As vapers become smaller and more discrete – in some cases “fashionable” – it’s becoming increasingly difficult for school leaders to confiscate this particular inhalant paraphernalia from students.
“Now they’ve got a quick little jewel,” Principal Aaron McKenzie, from JL Crowe, explained. “It looks like a necklace, you would not think it was anything but a pendant. But it is a vape. You just put it up to your mouth for a quick hit.”
Many years ago, it was the BC Ministry of Health that implemented tobacco-free zones, including the regulation that smoking would no longer be permitted on high school campuses. This rule now covers cigarette smoking, vaping, and any other smoking-related substance as well.
“Vaping material is taken away if you are caught vaping on school property or inside the school,” McKenzie clarified. “It’s not a situation where everyone is being searched coming through the door. It’d be like seeing a cigarette behind the ear – ‘I will take that from you now.’”
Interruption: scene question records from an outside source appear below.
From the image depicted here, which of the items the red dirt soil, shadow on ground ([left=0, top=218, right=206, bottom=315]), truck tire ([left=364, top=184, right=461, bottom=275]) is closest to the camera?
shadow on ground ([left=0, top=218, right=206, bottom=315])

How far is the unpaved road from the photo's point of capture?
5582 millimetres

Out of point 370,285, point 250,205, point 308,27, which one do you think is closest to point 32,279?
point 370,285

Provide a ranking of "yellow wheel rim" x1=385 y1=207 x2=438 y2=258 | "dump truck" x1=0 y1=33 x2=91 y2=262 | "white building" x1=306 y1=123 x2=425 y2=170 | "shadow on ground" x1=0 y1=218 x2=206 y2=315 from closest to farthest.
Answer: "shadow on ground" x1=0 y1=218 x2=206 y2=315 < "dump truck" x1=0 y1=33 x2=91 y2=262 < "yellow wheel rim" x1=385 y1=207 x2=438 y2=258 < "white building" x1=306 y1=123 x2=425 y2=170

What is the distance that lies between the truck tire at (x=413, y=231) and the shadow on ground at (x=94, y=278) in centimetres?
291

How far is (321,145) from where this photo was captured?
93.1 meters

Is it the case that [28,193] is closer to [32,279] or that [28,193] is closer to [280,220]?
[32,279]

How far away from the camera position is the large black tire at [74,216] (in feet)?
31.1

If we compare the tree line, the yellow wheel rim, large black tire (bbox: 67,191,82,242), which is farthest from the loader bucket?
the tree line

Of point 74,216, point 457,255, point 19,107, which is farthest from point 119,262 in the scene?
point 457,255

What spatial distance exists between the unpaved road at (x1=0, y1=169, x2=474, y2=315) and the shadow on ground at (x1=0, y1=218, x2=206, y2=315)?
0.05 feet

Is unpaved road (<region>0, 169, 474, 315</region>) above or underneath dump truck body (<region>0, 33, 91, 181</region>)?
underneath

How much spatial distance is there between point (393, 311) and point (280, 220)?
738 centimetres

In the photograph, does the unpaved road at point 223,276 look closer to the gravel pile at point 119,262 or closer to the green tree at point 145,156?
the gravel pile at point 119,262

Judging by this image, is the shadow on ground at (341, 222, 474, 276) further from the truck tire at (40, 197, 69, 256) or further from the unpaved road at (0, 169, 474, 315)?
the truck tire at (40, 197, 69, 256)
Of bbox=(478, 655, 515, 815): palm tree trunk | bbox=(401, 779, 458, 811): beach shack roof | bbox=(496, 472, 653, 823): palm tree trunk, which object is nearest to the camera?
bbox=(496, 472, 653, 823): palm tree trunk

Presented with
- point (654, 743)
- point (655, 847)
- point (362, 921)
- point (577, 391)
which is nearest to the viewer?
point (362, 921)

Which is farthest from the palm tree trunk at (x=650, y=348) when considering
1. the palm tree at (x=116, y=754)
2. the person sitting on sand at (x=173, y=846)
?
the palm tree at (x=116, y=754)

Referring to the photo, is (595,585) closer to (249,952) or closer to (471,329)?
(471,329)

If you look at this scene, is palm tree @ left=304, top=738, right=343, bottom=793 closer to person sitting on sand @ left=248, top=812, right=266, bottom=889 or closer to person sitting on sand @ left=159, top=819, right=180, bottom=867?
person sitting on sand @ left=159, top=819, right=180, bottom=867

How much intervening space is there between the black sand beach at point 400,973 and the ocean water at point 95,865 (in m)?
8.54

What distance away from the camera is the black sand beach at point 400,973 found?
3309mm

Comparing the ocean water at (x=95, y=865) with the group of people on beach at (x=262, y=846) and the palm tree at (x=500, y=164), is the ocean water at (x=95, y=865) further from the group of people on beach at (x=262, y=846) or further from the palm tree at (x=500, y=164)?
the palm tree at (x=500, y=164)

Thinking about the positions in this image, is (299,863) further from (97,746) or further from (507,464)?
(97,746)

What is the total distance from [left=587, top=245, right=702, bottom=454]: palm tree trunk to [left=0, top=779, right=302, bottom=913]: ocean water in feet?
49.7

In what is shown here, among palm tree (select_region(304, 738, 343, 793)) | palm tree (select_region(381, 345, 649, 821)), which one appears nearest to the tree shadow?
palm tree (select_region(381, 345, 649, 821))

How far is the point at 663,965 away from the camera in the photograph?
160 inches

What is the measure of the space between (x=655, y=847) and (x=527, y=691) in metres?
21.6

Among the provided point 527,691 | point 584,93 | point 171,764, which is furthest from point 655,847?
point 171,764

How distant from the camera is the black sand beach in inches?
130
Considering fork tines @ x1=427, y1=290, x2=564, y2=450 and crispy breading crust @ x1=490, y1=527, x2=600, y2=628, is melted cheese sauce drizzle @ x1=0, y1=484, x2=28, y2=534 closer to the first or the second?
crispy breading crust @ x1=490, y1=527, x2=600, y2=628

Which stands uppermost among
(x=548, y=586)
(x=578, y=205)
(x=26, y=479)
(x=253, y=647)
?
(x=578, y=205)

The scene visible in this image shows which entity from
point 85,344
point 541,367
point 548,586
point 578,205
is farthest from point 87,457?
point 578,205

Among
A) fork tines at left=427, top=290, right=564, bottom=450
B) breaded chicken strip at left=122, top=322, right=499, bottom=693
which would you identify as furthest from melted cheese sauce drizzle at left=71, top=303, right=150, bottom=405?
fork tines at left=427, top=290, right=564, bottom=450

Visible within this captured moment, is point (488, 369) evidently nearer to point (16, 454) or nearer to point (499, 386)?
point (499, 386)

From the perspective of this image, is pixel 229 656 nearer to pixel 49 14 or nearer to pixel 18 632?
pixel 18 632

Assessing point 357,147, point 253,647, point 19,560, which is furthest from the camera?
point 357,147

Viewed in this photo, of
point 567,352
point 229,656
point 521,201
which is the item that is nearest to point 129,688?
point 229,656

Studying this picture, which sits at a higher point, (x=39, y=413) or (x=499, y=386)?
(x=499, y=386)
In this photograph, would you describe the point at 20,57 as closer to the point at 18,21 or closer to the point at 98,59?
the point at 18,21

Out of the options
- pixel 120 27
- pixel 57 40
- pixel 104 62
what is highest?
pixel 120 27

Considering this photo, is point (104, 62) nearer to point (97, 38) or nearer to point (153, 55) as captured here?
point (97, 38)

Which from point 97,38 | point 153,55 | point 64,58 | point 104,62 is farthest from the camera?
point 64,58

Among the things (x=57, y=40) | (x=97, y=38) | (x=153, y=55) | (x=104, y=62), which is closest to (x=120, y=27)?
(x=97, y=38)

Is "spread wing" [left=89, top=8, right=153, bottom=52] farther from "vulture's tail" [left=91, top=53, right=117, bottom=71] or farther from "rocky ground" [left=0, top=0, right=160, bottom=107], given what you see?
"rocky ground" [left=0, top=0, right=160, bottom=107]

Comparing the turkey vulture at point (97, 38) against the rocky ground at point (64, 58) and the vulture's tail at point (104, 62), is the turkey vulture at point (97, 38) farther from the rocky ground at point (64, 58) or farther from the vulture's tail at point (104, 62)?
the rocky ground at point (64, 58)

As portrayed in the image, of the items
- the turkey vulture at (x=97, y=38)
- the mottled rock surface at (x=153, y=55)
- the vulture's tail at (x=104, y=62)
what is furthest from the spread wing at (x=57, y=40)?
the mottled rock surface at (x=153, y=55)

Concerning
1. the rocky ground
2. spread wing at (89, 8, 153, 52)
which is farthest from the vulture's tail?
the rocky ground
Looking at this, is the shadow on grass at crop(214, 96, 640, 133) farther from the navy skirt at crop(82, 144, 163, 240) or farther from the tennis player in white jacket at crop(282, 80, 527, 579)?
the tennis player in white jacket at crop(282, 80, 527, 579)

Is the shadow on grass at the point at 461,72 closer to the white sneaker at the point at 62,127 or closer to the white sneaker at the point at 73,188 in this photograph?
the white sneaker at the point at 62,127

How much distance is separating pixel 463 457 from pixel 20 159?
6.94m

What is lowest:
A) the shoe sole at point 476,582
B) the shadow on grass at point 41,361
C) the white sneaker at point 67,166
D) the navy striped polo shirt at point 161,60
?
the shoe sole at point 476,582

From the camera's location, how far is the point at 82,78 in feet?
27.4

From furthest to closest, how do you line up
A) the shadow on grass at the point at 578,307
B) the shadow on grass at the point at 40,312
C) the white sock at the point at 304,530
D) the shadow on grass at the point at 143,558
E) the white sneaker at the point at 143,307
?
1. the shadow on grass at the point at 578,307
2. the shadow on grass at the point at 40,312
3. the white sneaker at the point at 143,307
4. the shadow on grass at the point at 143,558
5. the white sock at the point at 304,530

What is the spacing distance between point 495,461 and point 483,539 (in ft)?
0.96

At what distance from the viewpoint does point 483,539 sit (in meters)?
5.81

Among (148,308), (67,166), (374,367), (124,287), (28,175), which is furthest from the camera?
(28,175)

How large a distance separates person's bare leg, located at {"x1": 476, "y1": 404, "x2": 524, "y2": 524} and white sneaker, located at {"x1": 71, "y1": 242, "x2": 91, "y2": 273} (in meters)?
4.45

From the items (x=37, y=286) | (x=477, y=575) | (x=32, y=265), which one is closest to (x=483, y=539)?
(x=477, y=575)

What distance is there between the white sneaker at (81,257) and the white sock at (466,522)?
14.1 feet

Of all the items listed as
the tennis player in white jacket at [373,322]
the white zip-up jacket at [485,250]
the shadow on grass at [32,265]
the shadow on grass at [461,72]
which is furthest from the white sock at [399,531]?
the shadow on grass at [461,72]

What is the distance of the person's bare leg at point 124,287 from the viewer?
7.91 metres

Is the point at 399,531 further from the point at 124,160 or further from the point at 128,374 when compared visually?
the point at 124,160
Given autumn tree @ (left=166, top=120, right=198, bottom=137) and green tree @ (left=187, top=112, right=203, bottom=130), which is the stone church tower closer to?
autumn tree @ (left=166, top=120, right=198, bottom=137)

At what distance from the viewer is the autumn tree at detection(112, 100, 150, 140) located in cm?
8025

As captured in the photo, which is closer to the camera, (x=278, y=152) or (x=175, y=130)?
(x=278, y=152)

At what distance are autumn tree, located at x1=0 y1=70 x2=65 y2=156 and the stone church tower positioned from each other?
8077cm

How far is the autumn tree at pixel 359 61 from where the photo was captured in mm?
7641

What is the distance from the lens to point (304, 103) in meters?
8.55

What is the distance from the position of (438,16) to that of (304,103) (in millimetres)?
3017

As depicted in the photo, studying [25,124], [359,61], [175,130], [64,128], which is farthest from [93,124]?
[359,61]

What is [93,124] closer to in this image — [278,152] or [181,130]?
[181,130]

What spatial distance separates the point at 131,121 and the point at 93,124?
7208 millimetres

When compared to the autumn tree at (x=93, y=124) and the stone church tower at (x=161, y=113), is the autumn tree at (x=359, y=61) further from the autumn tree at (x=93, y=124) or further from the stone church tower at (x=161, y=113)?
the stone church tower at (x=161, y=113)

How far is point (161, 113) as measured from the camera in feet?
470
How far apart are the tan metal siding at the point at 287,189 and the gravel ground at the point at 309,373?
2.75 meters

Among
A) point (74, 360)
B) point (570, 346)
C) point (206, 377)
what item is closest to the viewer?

The Trail Times contacted McKenzie in light of the Central Okanagan School District recently announcing that their principals would be confiscating vaping products they see on campus as part of a crack down to stop students from inhaling potentially dangerous substances on school property.
This has been the practice at the Trail high school for years, though vaping is much more prevalent than cigarette smoking ever was – and the vaping products are constantly evolving into smaller devices that pack big doses of nicotine.
“We’ve been struggling with the vaping thing for a long time, just like in the past with any smoking-related paraphernalia, it is considered unsafe, so it is confiscated,” McKenzie said. “Cigarettes are just so rare now. I am not sure, but maybe five per cent of the kids who are actually in the designated off-school site space would have a cigarette in their hand, it’s all vaping.”
District surveys have revealed that 80 to 90 per cent of students in grade 8 and 9 have admitted to being regular vapers or have tried it numerous times, said McKenzie.
“It is not a certain ‘subgroup,’ it is dancers, athletes, team sports guys, it is totally throughout (the student body),” he added.
“There is no way, in the day of cigarettes, that would be the statistic.”
Vaping involves inhaling from an electronic cigarette or e-cigarette, which is a handheld battery-powered vaporizer that simulates smoking. The device provides some of the behavioral aspects of smoking like the hand-to-mouth action of smoking, but without burning tobacco.
Because the level of nicotine or “juice” can be modified into very high doses, vaping can be particularly dangerous in the hands of teenagers.
“That natural addictive quality is really high, especially if you are jumping into this as a teen during a growth spurt,” said McKenzie. “So we have some kids really struggling to quit … because they are up to such high nicotine … they could be getting half a pack of cigarettes-worth of nicotine in just one or two inhales.”
Education about the perils of smoking and vaping is ongoing at the high school. McKenzie says respective lessons are taught in science, PE, and career/life education classes. Instructors talk about it at grade-wide meetings, and the topic is touched on in homebound newsletters.
The negative traction vaping is now getting in the media is a good thing as well.
“The real drag is that, in the past, there’s been a lot of parents who have not supported us with (the message) that this is a real concern,” said McKenzie. “Now I think with the sickness and death being reported, we can now go, “Look, you do not want to be in this vapor cloud.’”
In Canada, similar to tobacco products, it is illegal to buy and sell e-cigarettes and vaping supplies to anyone under the age of 19.
The Times contacted the school district for additional comment but did not hear back by press time.